GREAT BRITAIN: Primrose Salad
At Mario's Caprice Restaurant in London's fashionable West End, a guest last week could choose from a menu of caviar, turtle soup, sole bonne femme, roast duck with wine sauce and pineapple, whole baby chickens fried in butter with mushrooms, asparagus in butter sauce, feathery soufflés aflame with brandy, strawberries, peaches in kirsch, crêpes suzette en liqueurs, petits fours. "And," said Mario, "you can have it all if you like." To encourage the dollar tourist trade, Britain's government had lifted the wartime limit of five shillings (70¢ U.S.) per meal.
But few Londoners gorged themselves.
Restaurants reported that their customers would have to relearn the habit of eating five courses instead of three. Complained one waiter: "They have forgotten how to eat." Another reason for Britons' timidity: in spite of their delight that the control is gone and with it the house charge, surtax and other added fees, they cannot afford many of the goodies.
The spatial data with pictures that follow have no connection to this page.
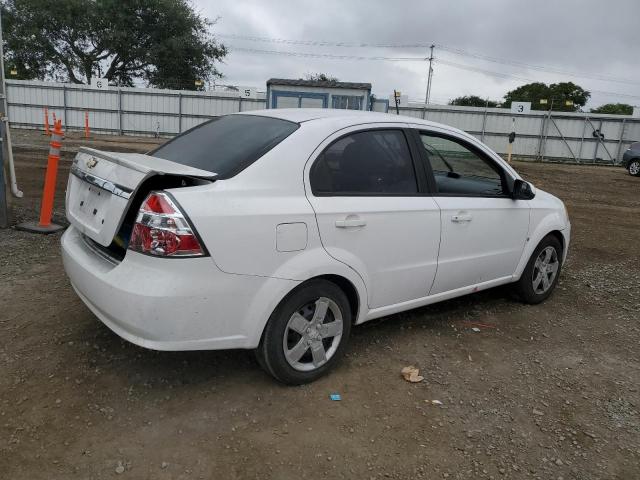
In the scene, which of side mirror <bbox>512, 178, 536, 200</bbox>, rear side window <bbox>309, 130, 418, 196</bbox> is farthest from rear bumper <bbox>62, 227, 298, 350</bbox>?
side mirror <bbox>512, 178, 536, 200</bbox>

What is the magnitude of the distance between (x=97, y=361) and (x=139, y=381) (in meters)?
0.38

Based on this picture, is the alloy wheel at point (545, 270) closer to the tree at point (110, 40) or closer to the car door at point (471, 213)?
the car door at point (471, 213)

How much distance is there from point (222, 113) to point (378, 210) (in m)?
22.1

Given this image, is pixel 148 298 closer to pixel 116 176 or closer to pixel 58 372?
pixel 116 176

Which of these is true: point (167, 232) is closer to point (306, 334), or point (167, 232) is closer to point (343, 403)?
point (306, 334)

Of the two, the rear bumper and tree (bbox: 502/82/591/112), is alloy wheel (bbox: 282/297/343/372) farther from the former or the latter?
tree (bbox: 502/82/591/112)

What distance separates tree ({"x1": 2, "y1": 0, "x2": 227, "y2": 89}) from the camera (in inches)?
1259

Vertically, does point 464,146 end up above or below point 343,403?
above

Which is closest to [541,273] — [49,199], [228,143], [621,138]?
[228,143]

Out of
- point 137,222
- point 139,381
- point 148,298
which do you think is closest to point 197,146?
point 137,222

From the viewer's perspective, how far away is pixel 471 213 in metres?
3.98

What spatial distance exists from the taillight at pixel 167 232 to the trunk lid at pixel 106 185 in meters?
0.18

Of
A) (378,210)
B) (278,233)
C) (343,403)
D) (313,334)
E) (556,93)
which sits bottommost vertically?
(343,403)

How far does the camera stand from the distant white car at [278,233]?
2.68 metres
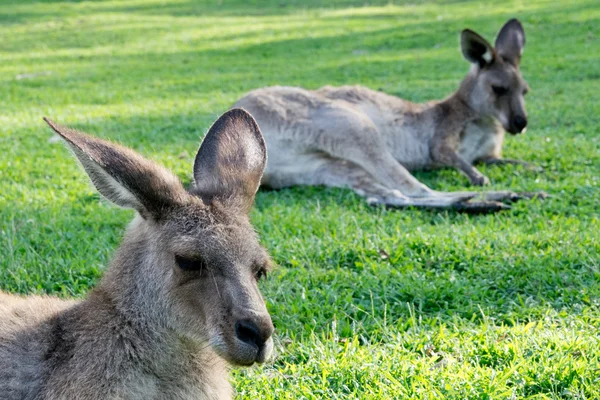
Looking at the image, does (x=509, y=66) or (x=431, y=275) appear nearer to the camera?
(x=431, y=275)

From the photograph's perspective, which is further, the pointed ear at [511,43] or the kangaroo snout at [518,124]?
the pointed ear at [511,43]

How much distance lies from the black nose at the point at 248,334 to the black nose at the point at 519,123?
6.16 metres

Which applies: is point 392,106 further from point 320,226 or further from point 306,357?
point 306,357

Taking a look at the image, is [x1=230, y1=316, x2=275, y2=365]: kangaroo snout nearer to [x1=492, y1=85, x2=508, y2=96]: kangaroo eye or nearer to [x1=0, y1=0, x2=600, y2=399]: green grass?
[x1=0, y1=0, x2=600, y2=399]: green grass

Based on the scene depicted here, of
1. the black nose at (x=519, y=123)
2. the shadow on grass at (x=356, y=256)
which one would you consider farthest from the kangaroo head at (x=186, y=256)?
the black nose at (x=519, y=123)

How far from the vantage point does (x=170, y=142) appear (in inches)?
344

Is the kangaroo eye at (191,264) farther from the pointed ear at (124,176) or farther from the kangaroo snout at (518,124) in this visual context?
the kangaroo snout at (518,124)

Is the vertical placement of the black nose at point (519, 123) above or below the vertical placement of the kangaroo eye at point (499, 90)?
below

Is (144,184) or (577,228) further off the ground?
(144,184)

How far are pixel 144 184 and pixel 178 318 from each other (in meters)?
0.53

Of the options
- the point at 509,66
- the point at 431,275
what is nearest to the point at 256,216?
the point at 431,275

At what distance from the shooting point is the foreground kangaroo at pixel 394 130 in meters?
7.13

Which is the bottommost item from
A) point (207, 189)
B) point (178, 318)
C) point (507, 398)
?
point (507, 398)

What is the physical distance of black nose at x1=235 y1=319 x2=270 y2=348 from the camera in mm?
2744
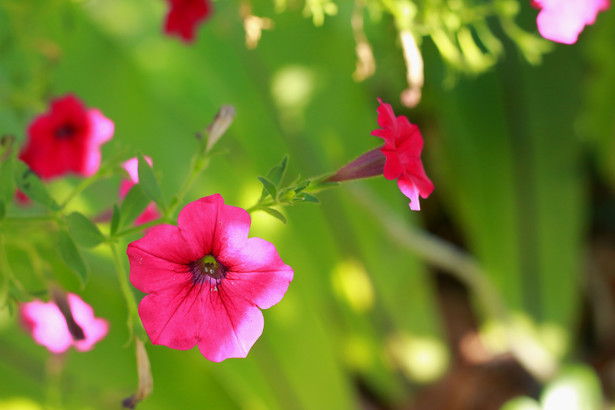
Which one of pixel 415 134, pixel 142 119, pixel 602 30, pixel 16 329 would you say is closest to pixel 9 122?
pixel 142 119

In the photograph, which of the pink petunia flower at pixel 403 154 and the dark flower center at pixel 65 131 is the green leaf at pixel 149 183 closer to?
the pink petunia flower at pixel 403 154

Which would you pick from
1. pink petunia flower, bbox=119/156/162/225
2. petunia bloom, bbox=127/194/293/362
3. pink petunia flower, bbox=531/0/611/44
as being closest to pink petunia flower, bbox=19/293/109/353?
pink petunia flower, bbox=119/156/162/225

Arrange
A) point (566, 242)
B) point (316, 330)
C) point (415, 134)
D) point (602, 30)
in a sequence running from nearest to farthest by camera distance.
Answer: point (415, 134) → point (602, 30) → point (316, 330) → point (566, 242)

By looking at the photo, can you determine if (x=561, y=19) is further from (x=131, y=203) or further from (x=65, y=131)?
(x=65, y=131)

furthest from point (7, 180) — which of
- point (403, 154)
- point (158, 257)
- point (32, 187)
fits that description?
point (403, 154)

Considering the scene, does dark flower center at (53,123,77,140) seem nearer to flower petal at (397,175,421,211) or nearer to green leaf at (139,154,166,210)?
green leaf at (139,154,166,210)

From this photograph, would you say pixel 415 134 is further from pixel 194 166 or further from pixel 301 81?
pixel 301 81

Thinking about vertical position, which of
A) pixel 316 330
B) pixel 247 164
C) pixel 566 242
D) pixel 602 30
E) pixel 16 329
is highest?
pixel 602 30
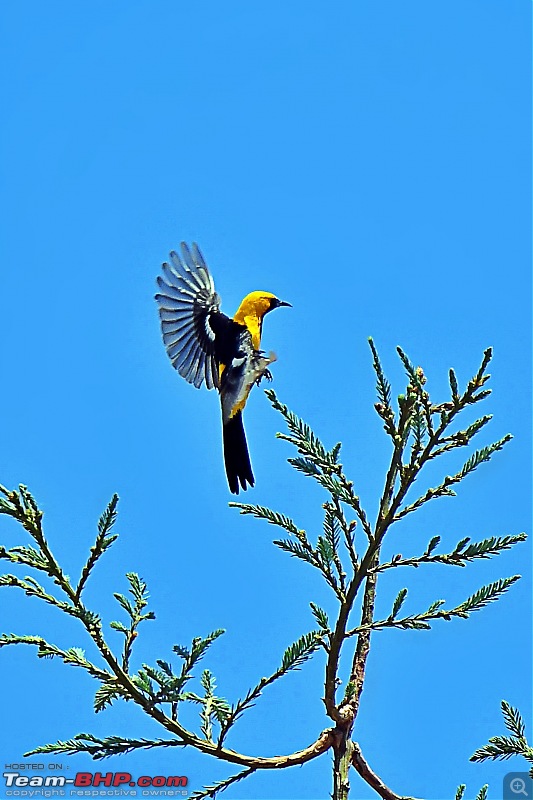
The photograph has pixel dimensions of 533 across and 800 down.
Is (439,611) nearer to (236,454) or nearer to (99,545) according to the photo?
(99,545)

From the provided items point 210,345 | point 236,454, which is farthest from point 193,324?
point 236,454

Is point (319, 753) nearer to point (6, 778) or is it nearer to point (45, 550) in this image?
point (45, 550)

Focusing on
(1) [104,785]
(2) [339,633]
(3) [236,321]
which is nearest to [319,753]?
(2) [339,633]

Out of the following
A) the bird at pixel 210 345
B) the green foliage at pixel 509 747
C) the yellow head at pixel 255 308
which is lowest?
the green foliage at pixel 509 747

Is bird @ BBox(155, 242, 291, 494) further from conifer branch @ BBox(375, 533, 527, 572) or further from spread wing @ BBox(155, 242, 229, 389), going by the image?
conifer branch @ BBox(375, 533, 527, 572)

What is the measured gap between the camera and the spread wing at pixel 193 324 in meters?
6.74

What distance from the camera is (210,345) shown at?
6.79 m

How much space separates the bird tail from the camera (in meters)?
6.76

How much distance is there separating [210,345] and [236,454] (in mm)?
810

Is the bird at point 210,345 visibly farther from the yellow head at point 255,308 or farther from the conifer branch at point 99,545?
the conifer branch at point 99,545

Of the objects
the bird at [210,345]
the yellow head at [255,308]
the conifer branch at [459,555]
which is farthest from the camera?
the yellow head at [255,308]

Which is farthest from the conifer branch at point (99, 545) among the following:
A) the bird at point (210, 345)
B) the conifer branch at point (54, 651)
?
the bird at point (210, 345)

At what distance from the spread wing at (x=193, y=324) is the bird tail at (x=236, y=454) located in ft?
1.04

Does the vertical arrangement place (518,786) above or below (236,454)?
below
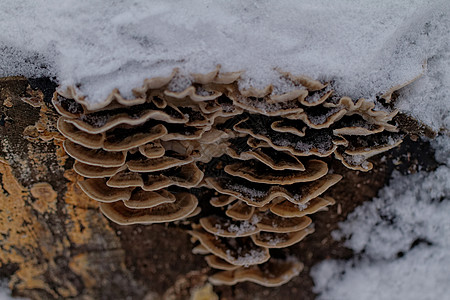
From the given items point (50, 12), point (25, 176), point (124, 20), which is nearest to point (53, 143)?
point (25, 176)

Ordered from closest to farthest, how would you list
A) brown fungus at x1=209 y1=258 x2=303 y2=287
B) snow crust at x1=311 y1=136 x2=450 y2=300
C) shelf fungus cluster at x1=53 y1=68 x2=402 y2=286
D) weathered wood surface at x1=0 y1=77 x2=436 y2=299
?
shelf fungus cluster at x1=53 y1=68 x2=402 y2=286 → weathered wood surface at x1=0 y1=77 x2=436 y2=299 → snow crust at x1=311 y1=136 x2=450 y2=300 → brown fungus at x1=209 y1=258 x2=303 y2=287

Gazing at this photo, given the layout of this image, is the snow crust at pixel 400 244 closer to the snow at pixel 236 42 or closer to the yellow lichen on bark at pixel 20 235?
the snow at pixel 236 42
Decontrol of restaurant prices was part of a general tendency to lift price control on food. Last month, when fish in retail stores was decontrolled and fish prices zoomed, housewives refused to buy until fishmongers stopped gouging. Grocers, pleading that last year's drought had made vegetables scarce, put their prices up, and housewives stuck to meat & potatoes, turned away from cauliflower at 2/6, cabbage at a shilling a pound.
This week, led by the 60,000 members of the National Federation of Housewives, British women were boycotting their greengrocers, wearing bows of white tape to show that they wanted prices down. In Huddersfield the local N.F.H. chairman, Mrs. Neil Sykes, advised housewives to make their salads of nettle tops, primrose and cowslip leaves, dandelions and wood sorrel. And in a speech at Reading, Food Minister Maurice Webb made political capital of the boycott.
Said Webb: "This is the private-enterprise way of giving you your food . . . The solution is ... marketing under public ownership. You know you have the remedy in your own hands. You did it with fish; now do it with vegetables."